I'm trying to understand how a mfence guarantees sequential consistency on x86.
Take this code for example
std::atomic<int> a,b,r;
void write_a()
{
a.store(1, std::memory_order_seq_cst);
}
void write_b()
{
b.store(1, std::memory_order_seq_cst);
}
void read_a_b()
{
while(!a.load(std::memory_order_seq_cst));
if(b.load(std::memory_order_seq_cst)) {
r++;
}
}
void read_b_a()
{
while(!b.load(std::memory_order_seq_cst));
if(a.load(std::memory_order_seq_cst)) {
r++;
}
}
gcc 9.5 with -O3 generates following assembly for the write_a and write_b functions
write_a():
mov DWORD PTR a[rip], 1
mfence
ret
write_b():
mov DWORD PTR b[rip], 1
mfence
ret
When a std::memory_order_release stores are used, then the code becomes
write_a():
mov DWORD PTR a[rip], 1
ret
write_b():
mov DWORD PTR b[rip], 1
ret
so essentially the mfence is just dropped.
Now to my understanding with sequential-consistency a result r==0 is impossible. Whereas with acquire-release ordering it is theoretically possible.

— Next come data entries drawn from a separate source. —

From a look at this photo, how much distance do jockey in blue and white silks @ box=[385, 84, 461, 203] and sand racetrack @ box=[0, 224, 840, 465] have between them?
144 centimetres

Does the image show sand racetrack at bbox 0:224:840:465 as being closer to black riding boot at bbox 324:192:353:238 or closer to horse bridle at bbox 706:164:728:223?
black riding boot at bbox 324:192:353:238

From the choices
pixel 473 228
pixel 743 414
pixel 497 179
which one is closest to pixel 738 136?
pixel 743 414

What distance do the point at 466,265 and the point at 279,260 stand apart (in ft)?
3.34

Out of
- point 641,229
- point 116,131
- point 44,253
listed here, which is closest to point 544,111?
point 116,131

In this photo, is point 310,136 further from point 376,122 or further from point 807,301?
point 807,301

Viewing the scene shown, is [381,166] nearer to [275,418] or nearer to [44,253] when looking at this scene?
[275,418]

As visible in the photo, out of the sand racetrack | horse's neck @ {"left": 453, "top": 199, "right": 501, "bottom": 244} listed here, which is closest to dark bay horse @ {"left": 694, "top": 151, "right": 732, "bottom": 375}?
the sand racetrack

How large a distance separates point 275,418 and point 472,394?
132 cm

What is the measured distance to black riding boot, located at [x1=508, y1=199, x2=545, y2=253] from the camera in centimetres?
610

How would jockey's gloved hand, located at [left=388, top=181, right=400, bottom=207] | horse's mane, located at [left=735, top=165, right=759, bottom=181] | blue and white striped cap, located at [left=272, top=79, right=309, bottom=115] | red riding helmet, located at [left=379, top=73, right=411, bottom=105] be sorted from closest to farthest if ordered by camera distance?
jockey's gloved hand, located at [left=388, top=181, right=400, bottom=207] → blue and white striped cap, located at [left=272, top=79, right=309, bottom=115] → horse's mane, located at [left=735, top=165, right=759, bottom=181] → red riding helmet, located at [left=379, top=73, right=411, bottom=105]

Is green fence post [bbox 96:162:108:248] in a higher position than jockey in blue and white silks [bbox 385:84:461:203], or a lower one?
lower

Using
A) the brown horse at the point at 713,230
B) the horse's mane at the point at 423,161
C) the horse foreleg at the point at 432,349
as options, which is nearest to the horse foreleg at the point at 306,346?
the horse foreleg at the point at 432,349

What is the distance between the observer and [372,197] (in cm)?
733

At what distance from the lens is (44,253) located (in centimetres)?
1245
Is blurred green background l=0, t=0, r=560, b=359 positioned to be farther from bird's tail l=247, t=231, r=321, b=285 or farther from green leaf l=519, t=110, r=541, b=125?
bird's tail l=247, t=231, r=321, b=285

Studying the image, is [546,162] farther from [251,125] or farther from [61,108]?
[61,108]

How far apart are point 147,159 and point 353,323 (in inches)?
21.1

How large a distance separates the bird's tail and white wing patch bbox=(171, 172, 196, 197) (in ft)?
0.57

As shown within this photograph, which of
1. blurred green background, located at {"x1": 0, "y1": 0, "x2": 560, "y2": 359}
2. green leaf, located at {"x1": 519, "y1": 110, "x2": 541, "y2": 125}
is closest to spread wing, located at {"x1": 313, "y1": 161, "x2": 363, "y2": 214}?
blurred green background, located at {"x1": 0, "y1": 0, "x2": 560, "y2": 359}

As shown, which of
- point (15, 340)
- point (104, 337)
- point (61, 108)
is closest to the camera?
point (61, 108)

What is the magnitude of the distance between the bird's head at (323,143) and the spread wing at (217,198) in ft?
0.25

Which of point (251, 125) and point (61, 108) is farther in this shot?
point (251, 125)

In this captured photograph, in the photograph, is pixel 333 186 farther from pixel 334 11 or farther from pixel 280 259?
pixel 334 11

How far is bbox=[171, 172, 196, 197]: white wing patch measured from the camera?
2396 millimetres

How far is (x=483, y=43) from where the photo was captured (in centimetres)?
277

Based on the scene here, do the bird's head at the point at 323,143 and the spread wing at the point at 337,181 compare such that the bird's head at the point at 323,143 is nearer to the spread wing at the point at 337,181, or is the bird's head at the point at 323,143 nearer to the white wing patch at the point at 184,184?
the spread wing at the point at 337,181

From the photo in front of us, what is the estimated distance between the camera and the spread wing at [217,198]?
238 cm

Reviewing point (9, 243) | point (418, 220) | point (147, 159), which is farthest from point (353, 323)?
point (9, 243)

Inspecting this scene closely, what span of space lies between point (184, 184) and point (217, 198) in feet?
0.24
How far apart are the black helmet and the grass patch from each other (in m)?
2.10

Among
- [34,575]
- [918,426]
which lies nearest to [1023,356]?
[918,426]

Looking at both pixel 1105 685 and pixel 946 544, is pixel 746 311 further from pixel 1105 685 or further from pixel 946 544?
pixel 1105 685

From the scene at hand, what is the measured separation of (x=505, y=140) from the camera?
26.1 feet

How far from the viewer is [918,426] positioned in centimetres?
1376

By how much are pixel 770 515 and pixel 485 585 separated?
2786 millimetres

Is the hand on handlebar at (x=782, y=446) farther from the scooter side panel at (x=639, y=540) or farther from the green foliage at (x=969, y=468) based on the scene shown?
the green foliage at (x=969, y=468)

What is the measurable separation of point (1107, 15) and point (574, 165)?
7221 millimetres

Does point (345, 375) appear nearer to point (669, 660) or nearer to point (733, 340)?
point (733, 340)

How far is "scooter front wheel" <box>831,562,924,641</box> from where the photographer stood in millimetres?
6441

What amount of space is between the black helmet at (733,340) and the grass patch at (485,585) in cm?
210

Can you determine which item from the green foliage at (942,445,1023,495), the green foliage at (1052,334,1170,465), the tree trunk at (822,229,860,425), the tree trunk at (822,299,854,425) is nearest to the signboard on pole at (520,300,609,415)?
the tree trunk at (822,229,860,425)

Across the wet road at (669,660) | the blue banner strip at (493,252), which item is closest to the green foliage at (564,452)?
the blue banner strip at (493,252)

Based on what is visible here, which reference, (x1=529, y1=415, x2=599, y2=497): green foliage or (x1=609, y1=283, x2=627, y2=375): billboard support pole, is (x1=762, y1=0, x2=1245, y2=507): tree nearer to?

As far as I know, mfence makes sure that the store buffer gets "flushed" and every store and load that follows it is stalled until the memory operations before the mfence have completed globally. However in my example, after the mfence no other memory operation follow, so I don't understand how it makes any difference in regards to the sequential consistent visibility of the changes to a and b.
In particular what happens if thread1 executed mov DWORD PTR a[rip], 1 but has not yet started executing mfence and thread2 analogously executed mov DWORD PTR b[rip], 1 but not yet started executing mfence.
write_a():
mov DWORD PTR a[rip], 1 <- thread1 finished this operation
mfence <- thread1 has not yet executed this operation
ret
write_b():
mov DWORD PTR b[rip], 1 <- thread2 finished this operation
mfence <- thread2 has not yet executed this operation
ret
At this time point, the code executed so far is the same as the code generated for the std::memory_order_release stores. So up to this point only a "release" stores took place.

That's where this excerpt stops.